![]()
Este miércoles 7 de enero de 2026, la crisis en Irán ha alcanzado niveles críticos tras dos semanas de protestas masivas que exigen el fin del régimen del líder supremo Ali Khamenei. Las manifestaciones, que se extienden por 92 ciudades en 27 de las 31 provincias, han dejado un saldo trágico de al menos 36 muertos (incluyendo dos agentes de seguridad) y más de 2,000 detenidos.
Causas del descontento:
-
Colapso Económico: El detonante principal ha sido la estrepitosa caída del rial iraní y una inflación que supera el 52%, lo que ha pulverizado el poder adquisitivo de la población.
-
Cierre del Gran Bazar: Por segundo día consecutivo, el Gran Bazar de Teherán y otros mercados clave en ciudades como Shiraz y Tabriz permanecieron cerrados en señal de protesta, un movimiento inusual que refleja la adhesión de los comerciantes a la causa.
-
Subsidios Insuficientes: El gobierno de Masud Pezeshkian anunció una ayuda mensual de 10 millones de riales (unos 7 dólares), monto que economistas locales consideran una burla, ya que apenas alcanza para comprar un kilo de pollo, un litro de aceite y una docena de huevos.
Represión y Resistencia Estudiantil
-
Incursiones Universitarias: Las fuerzas de seguridad han ingresado a campus como el de la Universidad Islámica Azad de Kermanshah para desalojar a estudiantes, utilizando gas lacrimógeno y detenciones arbitrarias.
-
Enfrentamientos Armados: En la localidad de Lordegan, las protestas derivaron en choques armados que resultaron en dos muertos y treinta heridos, evidenciando una escalada de violencia en las provincias periféricas.
-
Consignas: Las calles resuenan con gritos de «Muerte al dictador» y «Muerte a Khamenei», señales de un desafío directo a la máxima autoridad religiosa del país.

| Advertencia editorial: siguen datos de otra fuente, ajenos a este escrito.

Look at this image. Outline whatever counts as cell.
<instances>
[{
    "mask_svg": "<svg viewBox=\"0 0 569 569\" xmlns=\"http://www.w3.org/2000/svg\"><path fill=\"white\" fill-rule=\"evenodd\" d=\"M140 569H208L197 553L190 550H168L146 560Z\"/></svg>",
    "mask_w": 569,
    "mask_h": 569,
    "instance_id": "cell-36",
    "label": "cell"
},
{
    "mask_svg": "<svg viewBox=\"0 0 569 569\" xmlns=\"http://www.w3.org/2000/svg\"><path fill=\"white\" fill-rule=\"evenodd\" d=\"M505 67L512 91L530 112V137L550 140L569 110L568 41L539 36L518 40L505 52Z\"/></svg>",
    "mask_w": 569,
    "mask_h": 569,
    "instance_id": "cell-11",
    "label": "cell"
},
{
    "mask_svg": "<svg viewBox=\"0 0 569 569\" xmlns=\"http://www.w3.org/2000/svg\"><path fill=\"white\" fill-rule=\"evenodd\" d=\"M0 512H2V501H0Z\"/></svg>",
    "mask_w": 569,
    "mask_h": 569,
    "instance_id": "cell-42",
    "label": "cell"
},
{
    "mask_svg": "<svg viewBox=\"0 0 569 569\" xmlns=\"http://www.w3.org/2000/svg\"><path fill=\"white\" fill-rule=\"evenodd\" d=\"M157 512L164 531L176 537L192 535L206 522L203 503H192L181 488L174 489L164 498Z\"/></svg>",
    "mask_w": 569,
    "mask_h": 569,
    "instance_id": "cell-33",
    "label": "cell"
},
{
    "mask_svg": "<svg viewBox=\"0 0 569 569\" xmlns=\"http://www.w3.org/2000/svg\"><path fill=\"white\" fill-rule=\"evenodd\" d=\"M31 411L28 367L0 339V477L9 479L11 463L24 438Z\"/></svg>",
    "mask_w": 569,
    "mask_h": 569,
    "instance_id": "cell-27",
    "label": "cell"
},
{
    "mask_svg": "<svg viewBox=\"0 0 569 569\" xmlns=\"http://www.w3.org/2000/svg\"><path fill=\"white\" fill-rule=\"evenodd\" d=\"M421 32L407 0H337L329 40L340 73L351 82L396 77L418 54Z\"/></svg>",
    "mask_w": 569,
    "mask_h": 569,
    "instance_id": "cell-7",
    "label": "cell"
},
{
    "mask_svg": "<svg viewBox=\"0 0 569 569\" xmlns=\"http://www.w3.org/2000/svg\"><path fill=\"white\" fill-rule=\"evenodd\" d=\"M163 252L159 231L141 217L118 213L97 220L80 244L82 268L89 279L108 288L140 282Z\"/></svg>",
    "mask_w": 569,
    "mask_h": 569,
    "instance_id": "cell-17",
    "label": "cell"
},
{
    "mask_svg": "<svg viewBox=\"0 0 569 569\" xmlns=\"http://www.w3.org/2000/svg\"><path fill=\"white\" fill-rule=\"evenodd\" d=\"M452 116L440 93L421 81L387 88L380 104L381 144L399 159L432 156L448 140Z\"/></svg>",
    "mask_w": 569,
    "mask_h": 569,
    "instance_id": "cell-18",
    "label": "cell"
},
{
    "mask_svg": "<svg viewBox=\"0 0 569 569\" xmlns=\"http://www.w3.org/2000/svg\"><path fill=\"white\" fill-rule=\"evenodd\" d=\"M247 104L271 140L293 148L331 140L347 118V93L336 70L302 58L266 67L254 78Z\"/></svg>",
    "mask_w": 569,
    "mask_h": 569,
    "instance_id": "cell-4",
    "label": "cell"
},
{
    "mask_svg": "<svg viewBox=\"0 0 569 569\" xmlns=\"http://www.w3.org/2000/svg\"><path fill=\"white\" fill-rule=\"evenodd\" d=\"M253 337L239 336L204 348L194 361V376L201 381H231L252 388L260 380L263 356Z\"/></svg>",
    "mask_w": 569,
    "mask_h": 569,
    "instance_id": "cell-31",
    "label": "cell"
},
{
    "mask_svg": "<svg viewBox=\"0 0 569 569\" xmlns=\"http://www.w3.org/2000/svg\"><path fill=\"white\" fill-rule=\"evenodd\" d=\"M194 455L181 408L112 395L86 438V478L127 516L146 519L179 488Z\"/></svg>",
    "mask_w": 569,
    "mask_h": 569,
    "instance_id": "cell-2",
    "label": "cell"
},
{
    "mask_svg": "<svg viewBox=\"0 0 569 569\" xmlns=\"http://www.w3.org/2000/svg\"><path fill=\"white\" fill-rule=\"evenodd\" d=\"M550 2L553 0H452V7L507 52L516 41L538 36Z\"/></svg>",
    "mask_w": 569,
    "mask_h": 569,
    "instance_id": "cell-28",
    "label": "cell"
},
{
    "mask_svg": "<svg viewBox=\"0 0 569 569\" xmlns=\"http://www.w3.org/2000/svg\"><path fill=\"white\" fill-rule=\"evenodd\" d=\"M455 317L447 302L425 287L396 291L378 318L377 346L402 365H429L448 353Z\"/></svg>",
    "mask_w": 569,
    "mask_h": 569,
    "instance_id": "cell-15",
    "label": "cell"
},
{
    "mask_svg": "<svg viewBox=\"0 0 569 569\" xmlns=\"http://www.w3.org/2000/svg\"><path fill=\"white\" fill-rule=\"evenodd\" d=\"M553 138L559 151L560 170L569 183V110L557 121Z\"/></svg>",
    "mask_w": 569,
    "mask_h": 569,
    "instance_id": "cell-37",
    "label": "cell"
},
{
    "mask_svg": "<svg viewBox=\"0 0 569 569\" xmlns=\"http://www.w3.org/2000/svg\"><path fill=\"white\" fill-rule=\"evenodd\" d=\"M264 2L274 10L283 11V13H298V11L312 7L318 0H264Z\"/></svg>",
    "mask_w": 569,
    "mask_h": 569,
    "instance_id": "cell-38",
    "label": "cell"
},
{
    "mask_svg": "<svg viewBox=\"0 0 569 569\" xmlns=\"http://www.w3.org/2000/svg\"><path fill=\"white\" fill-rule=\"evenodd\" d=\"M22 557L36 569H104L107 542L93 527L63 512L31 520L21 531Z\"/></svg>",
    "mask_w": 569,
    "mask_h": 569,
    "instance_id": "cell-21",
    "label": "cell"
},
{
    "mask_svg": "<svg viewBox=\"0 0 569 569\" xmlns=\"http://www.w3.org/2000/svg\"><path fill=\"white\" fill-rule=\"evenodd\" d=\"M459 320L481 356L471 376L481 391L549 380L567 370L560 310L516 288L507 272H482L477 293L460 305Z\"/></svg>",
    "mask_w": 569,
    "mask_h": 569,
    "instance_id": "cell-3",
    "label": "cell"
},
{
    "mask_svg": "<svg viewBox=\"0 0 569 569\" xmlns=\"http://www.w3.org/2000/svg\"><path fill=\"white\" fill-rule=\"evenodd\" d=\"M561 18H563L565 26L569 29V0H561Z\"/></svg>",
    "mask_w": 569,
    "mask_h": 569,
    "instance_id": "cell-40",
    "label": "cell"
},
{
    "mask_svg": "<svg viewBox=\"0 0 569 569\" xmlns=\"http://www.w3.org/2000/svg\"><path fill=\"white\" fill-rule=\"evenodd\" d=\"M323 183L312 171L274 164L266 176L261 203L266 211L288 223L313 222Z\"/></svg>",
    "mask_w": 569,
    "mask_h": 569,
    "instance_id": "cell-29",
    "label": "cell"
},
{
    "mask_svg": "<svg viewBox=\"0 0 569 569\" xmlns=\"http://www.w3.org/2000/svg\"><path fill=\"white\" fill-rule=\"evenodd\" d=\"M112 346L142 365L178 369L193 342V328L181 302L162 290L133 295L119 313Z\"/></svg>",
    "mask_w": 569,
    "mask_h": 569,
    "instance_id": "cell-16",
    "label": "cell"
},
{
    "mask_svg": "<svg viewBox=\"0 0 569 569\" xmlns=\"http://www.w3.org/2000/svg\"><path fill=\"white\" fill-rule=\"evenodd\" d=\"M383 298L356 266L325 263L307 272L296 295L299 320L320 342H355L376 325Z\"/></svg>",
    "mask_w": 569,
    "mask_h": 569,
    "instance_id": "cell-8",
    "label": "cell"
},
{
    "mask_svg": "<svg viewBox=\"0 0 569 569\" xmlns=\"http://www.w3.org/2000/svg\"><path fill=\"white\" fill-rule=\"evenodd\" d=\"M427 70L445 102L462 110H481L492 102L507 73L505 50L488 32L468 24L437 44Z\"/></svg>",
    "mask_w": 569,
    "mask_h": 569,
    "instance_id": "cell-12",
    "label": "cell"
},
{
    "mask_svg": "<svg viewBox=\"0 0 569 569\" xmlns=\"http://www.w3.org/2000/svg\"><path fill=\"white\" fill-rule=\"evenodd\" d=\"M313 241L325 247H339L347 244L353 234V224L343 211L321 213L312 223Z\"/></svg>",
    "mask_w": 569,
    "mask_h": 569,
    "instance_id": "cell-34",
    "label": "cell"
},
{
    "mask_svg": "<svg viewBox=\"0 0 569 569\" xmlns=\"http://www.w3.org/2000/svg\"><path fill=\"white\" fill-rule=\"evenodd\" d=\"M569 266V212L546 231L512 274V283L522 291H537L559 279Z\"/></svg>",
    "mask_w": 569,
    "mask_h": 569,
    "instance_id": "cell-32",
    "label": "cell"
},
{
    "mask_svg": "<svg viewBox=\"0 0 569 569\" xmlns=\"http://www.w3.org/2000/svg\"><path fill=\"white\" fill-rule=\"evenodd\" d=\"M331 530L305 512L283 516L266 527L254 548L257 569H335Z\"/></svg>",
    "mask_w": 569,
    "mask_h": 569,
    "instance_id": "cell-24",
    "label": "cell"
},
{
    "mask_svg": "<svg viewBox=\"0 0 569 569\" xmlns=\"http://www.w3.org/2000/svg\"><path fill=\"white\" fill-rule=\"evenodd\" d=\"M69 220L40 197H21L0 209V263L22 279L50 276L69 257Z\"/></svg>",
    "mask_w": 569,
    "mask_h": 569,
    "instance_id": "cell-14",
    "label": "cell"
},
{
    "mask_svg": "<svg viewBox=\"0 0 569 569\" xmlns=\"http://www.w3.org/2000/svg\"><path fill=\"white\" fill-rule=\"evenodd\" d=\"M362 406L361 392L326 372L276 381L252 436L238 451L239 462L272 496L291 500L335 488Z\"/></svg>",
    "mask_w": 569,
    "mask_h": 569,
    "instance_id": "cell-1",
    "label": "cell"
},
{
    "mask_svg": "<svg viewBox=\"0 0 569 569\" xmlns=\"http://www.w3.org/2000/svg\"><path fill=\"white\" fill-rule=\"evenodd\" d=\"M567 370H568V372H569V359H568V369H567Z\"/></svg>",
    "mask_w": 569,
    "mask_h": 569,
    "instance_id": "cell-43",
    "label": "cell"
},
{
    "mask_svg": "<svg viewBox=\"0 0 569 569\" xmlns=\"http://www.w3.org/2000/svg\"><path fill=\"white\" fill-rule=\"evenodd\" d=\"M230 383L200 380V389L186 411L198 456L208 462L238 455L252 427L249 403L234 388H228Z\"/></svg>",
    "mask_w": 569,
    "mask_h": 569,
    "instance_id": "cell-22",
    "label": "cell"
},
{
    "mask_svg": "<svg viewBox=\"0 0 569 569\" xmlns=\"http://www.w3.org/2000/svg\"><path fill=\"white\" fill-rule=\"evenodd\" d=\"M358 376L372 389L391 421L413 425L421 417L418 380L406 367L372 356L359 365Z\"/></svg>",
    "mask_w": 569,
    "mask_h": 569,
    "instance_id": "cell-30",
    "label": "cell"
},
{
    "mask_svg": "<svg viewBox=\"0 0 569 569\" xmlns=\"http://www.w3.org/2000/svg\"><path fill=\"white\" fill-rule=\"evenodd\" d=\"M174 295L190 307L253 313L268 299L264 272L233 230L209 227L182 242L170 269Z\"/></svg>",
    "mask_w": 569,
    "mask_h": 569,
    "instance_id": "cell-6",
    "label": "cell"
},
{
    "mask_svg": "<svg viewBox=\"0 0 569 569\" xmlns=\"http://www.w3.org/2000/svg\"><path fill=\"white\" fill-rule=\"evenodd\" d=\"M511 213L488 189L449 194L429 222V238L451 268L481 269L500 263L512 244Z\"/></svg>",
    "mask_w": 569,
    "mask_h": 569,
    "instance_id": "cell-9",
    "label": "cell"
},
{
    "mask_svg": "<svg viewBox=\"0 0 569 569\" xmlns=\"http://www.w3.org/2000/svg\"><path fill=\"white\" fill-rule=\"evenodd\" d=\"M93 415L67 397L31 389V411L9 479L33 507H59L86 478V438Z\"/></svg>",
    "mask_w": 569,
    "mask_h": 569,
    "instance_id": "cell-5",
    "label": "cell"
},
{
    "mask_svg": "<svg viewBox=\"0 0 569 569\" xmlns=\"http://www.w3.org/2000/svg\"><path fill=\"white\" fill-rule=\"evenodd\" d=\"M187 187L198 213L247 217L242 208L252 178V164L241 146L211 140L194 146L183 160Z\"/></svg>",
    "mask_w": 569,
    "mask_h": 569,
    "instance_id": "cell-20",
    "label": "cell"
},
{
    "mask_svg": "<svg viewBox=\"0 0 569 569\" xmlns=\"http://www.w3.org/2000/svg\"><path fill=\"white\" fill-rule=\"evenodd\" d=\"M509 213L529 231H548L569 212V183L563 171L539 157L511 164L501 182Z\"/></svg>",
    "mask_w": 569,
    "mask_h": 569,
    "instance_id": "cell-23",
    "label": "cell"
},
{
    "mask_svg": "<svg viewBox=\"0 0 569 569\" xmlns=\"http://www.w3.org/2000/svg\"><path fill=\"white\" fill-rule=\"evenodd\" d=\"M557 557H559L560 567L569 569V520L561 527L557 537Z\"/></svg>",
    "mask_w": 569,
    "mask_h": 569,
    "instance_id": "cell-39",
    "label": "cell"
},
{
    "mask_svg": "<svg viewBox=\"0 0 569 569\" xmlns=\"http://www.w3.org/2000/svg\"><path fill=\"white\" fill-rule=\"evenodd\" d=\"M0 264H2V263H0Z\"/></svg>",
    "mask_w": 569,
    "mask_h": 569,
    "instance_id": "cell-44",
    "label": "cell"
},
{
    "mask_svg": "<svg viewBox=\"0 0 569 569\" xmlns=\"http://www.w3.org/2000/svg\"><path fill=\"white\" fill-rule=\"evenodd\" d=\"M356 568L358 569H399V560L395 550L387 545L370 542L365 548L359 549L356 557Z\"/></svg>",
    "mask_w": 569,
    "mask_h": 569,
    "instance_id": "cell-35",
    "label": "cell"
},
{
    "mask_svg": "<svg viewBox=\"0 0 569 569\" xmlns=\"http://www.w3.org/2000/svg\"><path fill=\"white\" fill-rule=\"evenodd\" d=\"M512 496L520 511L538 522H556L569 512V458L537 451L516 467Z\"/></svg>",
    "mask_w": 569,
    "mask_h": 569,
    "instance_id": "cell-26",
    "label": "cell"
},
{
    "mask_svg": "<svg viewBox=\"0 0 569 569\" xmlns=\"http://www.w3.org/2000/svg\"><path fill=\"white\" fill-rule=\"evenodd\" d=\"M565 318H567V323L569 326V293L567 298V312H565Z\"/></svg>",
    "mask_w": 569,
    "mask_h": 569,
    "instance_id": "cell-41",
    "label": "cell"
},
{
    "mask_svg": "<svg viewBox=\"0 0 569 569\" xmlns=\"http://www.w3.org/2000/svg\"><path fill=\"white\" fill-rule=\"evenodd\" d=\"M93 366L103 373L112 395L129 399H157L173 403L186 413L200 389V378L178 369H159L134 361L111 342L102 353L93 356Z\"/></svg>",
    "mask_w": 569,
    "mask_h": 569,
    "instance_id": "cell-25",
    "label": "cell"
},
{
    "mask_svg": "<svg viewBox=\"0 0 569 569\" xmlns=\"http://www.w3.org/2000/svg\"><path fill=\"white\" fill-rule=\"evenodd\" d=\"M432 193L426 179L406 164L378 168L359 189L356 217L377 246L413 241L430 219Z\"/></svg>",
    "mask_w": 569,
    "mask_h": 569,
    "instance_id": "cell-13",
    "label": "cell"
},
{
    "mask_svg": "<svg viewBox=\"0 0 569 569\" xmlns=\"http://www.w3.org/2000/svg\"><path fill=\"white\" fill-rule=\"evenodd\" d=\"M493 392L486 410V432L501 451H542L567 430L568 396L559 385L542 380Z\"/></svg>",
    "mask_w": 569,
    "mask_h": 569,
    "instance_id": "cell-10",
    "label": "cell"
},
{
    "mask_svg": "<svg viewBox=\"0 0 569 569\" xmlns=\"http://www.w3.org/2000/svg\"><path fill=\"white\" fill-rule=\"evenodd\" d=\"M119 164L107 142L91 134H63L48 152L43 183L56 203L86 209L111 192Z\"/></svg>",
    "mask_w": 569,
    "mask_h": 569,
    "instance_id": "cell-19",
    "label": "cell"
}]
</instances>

Reacción de la Casa Blanca
El presidente de Estados Unidos, Donald Trump, ha enviado una advertencia severa a Teherán en este inicio de 2026: «Intervendremos en Irán si empiezan a matar gente como lo han hecho en el pasado». Por su parte, el primer ministro israelí, Benjamin Netanyahu, también ha expresado su respaldo público a los manifestantes iraníes.
Este levantamiento, que une a sectores diversos como estudiantes y comerciantes tradicionales del Bazar, representa el reto más serio para la República Islámica en los últimos años, coincidiendo con la fuerte presión geopolítica que Washington ejerce en otros frentes como Venezuela.